Ese anuncio volvió a despertar expectativa entre los seguidores del artista, porque cada material desconocido de Diomedes suele ser recibido como un hallazgo emocional dentro del vallenato. Para sus fanáticos, una canción inédita no es solo un estreno: es una nueva conversación con una voz que sigue viva en la memoria popular.
La vigencia de la dinastía también se refleja en las nuevas generaciones. Martín Elías Jr., nieto del Cacique, anunció un homenaje musical para el natalicio de su abuelo con una nueva versión de Yo soy mundial, una canción asociada al entusiasmo colombiano por la Selección de fútbol.
Noticias del Cesar también ha reseñado cómo la memoria de la familia Díaz sigue viva en el vallenato moderno, como ocurrió con la nota sobre los 9 años sin Martín Elías Díaz, donde se recordó el legado del hijo de Diomedes en una nueva generación de seguidores.
El 26 de mayo, fecha sagrada del diomedismo
De Carrizal al corazón de Valledupar
El 26 de mayo no es una fecha más para los seguidores de Diomedes. Es el día que el propio artista convirtió en relato musical y que sus fanáticos transformaron en una jornada de celebración, memoria y reafirmación cultural.

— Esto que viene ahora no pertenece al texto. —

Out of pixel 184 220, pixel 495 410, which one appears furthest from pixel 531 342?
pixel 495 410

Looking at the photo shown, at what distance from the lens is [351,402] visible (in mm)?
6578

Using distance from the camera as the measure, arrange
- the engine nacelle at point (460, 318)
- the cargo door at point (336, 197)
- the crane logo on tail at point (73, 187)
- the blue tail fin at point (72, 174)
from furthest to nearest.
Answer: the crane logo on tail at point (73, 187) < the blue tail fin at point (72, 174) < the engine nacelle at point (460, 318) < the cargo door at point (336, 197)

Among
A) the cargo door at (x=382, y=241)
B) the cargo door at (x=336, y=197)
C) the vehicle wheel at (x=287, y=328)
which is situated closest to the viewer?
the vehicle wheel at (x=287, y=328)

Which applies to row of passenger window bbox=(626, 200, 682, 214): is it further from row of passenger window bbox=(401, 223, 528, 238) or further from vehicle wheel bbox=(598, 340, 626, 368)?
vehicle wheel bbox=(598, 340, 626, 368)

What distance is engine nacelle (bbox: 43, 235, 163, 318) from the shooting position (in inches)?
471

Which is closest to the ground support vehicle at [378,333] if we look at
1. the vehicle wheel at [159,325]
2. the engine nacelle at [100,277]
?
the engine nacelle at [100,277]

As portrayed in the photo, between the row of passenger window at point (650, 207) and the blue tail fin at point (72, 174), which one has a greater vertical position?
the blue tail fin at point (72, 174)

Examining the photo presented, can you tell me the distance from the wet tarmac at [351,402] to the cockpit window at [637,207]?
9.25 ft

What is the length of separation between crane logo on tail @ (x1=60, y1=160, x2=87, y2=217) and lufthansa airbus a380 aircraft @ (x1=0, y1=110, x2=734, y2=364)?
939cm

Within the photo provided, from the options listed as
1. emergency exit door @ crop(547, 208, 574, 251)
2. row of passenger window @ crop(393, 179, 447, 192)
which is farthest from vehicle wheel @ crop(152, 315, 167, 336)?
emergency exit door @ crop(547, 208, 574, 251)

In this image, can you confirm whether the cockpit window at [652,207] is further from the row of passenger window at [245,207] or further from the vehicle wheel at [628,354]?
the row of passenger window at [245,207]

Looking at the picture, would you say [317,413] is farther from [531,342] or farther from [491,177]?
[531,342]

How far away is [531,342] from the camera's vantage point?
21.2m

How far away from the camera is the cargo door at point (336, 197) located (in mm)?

Nacido en Carrizal, vereda del corregimiento de La Junta, Diomedes construyó una carrera que lo llevó de la ruralidad guajira a los grandes escenarios del país. Su historia de origen humilde, su capacidad para componer y su forma de interpretar hicieron que millones de personas vieran en él algo más que un cantante.
Por eso, cada homenaje en Valledupar funciona como un puente entre la biografía del artista y la identidad de una región que todavía lo siente suyo. La programación del Festival Vallenato 2026 publicada por Noticias del Cesar muestra cómo el vallenato sigue articulando agenda cultural, turismo y memoria musical en la capital del Cesar.
Una misa para cerrar el homenaje
Además del encuentro en el cementerio, se anunció una misa por el descanso eterno de Diomedes Díaz en la iglesia Natividad de María, programada para las 6:00 de la tarde. Ese componente religioso completa una conmemoración que mezcla fe, música, familia y admiración popular.
No es extraño que el recuerdo de Diomedes tenga esa mezcla de fiesta y oración. Su figura despierta emociones intensas: alegría por sus canciones, nostalgia por su ausencia, orgullo por su legado y también una devoción que muchos seguidores expresan como si se tratara de un familiar cercano.
Diomedes no se fue del todo
La conmemoración de Diomedes Díaz en Valledupar dejó claro que el Cacique de La Junta sigue ocupando un lugar privilegiado en la memoria cultural del Caribe. Su tumba no es solo un punto en un cementerio; es un símbolo de una historia musical que continúa moviendo multitudes.
Mientras haya alguien cantando frente a su tumba, contando una anécdota o llevando flores el 26 de mayo, Diomedes seguirá vivo en Valledupar. Esa permanencia explica por qué, más de una década después de su muerte, su nombre todavía convoca, emociona y une a seguidores de distintas generaciones.
El homenaje de este año volvió a demostrar que el diomedismo no es una moda pasajera. Es una memoria colectiva que se renueva con canciones, misas, flores, fotografías y relatos que pasan de boca en boca, como esas historias que el vallenato nunca deja morir.